NANTICOKE, Pa. -- A project to replace miles of water mains started Thursday in Luzerne County. Pennsylvania American Water expects to replace two miles of underground water mains throughout Luzerne County this fall.

The goal is to prevent old lines from breaking and improve water quality.

Contractors used heavy equipment to tear up streets in the Honey Pot section of Nanticoke as they began replacing water mains -- part of a $1.7 million project.

Pennsylvania American Water says the work here and in three other communities will improve reliability, reduce disruptions, and provide better pressure for firefighting.

"Each year, we take a look at our system and where we have a history of main breaks or water quality issues, and that's where we focus our investments every year," said Pennsylvania American Water official Susan Turcmanovich.

People who live in this part of Nanticoke say they're no strangers to water main breaks.

"It was a few months ago and we were out of water until they got it fixed," Jeffrey Capps said.

"We weren't able to take showers or anything and the toilet water was dirty. It was kind of weird so I couldn't brush my teeth or anything," Alexis Nedolny said.

Pennsylvania American Water says these new pipes will replace water mains that date back to the 1880s.

"In this area in Luzerne and Lackawanna Counties, we have about 1,700 miles of pipe and we're on a cycle where we replace about one percent of that every year," Turcmanovich said.

Once work in Nanticoke is complete, the project will move to Swoyersville, Larksville, and Plymouth.

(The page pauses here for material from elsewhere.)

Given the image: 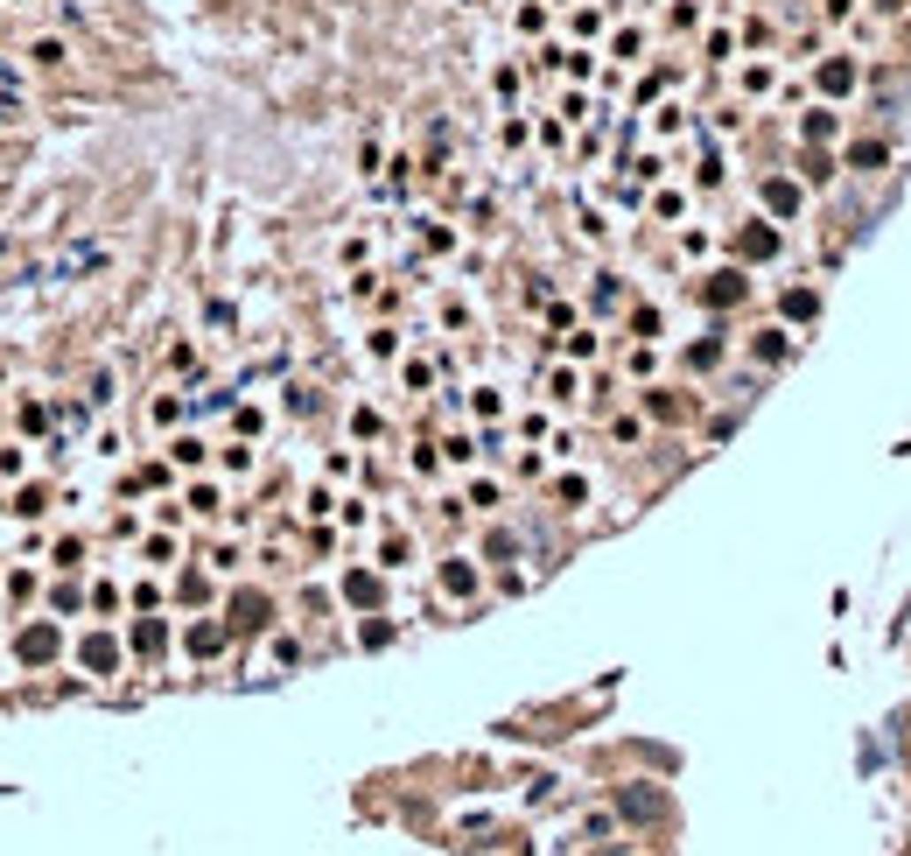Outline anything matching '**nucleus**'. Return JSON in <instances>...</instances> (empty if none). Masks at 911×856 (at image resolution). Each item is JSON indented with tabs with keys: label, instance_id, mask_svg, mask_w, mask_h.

Here are the streets affected:

Larksville

  • Harris Street
  • Carver Street
  • Coxe Street

Nanticoke

  • Keech Street
  • Susquehanna Avenue

Plymouth

  • East Railroad Street
  • Beade Street
  • Sweitzer Lane

Swoyersville

  • Church Street
  • Avenue A
  • Avenue B
  • Oliver Street
  • Park Avenue
  • Bond Avenue
  • Stock Avenue

"Customers will not see any disruption in their service. We will get to a point where we will need to transfer their line to the new main, and at that point, they might just be out of water for a few hours," Turcmanovich explained.

The company hopes to finish the water main replacements before the end of the year. Repaving the streets will likely have to wait until the spring.

2 comments

  • George Lamprinos

    Wow. I’m impressed. Mostly these water companies never upgrade infrastructure. They’re usually in break/fix mode, like Scranton. This water company is actually doing preventive maintenance and installing upgrades. Good job!